RTG Working Seminar in Several Complex Variables
and Complex Dynamics
 
  Wednesday 4:00 pm ~ 5:00 pm (EH 3096)  
 
RTG WORKSHOP ON SCV and GEOMETRY (Apr. 10- Apr. 12, 2009)
 
 
Wednesday, Jan. 21, 09 Crystal Zeager (University of Michigan)

Regularity of Solutions to the Monge-Ampere Equation:
Finding the solution of a Monge-Ampere equation is related to finding the largest plurisubharmonic function within an admissible class, and thus also to a number of biholomorphically invariant metrics. The continuity properties of a solution can depend on conditions which include the geometry of the domain, the smoothness of the boundary values, and singularities in the interior. I will discuss a few theorems and counterexamples depending on these conditions.

Wednesday, Feb. 4, 09 Rodrigo Parra (University of Michigan)

Laminar currents in P^2:
Given a sequence of irreducible curves (C_n) in P^2 converging to T in the sense of currents, there is a geometric condition on the curves ensuring that the limit current T is laminar. We explore this condition and then applied this to meromorphic dynamical systems in P^2, and laminarity of the dynamical Green current T.

Wednesday, Feb. 11, 09 Al Taylor (University of Michigan)
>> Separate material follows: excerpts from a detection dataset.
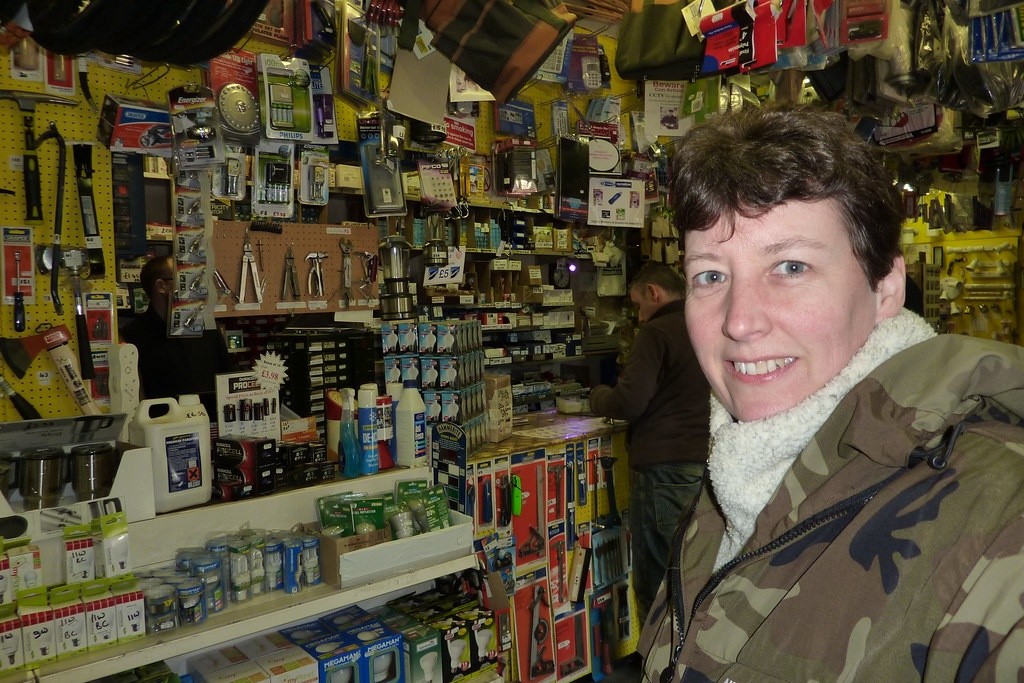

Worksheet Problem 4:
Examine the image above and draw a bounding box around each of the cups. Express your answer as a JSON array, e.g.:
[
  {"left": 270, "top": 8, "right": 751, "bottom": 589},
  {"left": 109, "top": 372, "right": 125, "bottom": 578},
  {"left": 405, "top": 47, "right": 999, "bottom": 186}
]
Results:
[
  {"left": 73, "top": 444, "right": 113, "bottom": 500},
  {"left": 18, "top": 448, "right": 67, "bottom": 511}
]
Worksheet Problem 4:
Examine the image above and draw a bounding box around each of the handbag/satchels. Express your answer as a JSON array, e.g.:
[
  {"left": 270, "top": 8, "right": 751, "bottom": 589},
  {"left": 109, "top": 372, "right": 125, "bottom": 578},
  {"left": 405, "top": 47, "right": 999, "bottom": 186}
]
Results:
[
  {"left": 615, "top": 0, "right": 707, "bottom": 81},
  {"left": 397, "top": 0, "right": 577, "bottom": 107}
]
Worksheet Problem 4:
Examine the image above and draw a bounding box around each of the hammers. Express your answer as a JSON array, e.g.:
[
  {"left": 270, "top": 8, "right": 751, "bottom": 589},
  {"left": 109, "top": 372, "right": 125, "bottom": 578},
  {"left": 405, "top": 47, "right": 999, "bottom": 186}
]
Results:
[{"left": 304, "top": 252, "right": 329, "bottom": 296}]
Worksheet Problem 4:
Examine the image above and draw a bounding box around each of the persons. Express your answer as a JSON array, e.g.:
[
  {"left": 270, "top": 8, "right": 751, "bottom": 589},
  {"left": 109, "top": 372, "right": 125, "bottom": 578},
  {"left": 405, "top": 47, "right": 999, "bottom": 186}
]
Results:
[
  {"left": 122, "top": 255, "right": 225, "bottom": 408},
  {"left": 633, "top": 100, "right": 1024, "bottom": 683},
  {"left": 586, "top": 260, "right": 712, "bottom": 629}
]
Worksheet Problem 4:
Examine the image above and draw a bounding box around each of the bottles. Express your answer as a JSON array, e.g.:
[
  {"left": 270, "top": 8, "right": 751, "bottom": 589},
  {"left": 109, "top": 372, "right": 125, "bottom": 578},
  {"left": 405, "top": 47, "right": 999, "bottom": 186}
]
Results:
[
  {"left": 133, "top": 394, "right": 212, "bottom": 513},
  {"left": 396, "top": 380, "right": 427, "bottom": 468}
]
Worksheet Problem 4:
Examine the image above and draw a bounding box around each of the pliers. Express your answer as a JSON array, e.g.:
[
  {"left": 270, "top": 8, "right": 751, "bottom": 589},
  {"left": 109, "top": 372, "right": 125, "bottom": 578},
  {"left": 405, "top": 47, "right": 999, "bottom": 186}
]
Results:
[
  {"left": 282, "top": 246, "right": 300, "bottom": 300},
  {"left": 308, "top": 259, "right": 320, "bottom": 298},
  {"left": 240, "top": 243, "right": 264, "bottom": 303}
]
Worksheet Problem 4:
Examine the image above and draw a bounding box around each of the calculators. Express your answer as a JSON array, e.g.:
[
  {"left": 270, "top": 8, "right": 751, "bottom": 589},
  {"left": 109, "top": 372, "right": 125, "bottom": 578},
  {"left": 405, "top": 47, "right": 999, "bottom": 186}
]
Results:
[
  {"left": 538, "top": 36, "right": 568, "bottom": 74},
  {"left": 581, "top": 56, "right": 602, "bottom": 89}
]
Extremal plurisubharmonic functions for linear growth (Part II):
We will discuss properties of the extremal function $\Lambda_E(z)$, associated to plurisubharmonic functions of linear growth, i.e. the upper envelope of all psh functions $u$ that are bounded above by zero on the set $E$ and satisfy $u(z) \le |z| + o(|z|)$. Questions about this function arise naturally in trying to classify the algebraic varieties with sufficiently many real points that they satisfy the strong radial Phragmen-Lindelof condition.
This extremal function is also an analogue of the Siciak-Zaharuta extremal psh function $L_E$ of logarithmic growth. However, we will show that it fails to have most of the properties that make $L_E$ such a useful function in pluripotential theory.
We will present enough of the proofs to explain all the main techniques used in the work. All of the material is taken from the 1998 Ph.D. thesis of David Bainbridge.

Wednesday, Mar. 4, 09 Chris Hammond (University of Michigan)

The Isoperimetric Problem for Fefferman Hypersurface Measure:
Fefferman introduced a scaled-version of surface-area measure on real hypersurfaces in $\mathbb{C}^{n}$ which is invariant under volume-preserving biholomorphisms. We derive the Euler equation for the associated isopermetric problem. We then use volume-preserving invariants to characterize the solutions. We show that under "natural" assumptions, spheres are the only solutions.

Wednesday, Mar. 18, 09 Elizabeth Wulcan (University of Michigan)

Sparse effective Nullstellensaetze via residue currents:
Residue currents are generalizations of one complex variable residues and can be thought of as currents representing ideals of holomorphic functions or polynomials.
I will discuss how residue currents on toric varieties can be used to obtain certain effective versions of Hilbert's Nullstellensatz.

Wednesday, Apr. 8, 09 Richard Lärkäng (Chalmers University of Technology)

Residue currents associated with weakly holomorphic functions:
Residue currents like the Coleff-Herrera product and Bochner-Martinelli type residue currents are certain currents associated with a set of holomorphic functions, or more generally an ideal of holomorphic functions on a complex manifold or an analytic space. I will discuss how to define analogous currents related to weakly holomorphic functions, and how the theory generalizes from holomorphic functions to the case of weakly holomorphic functions.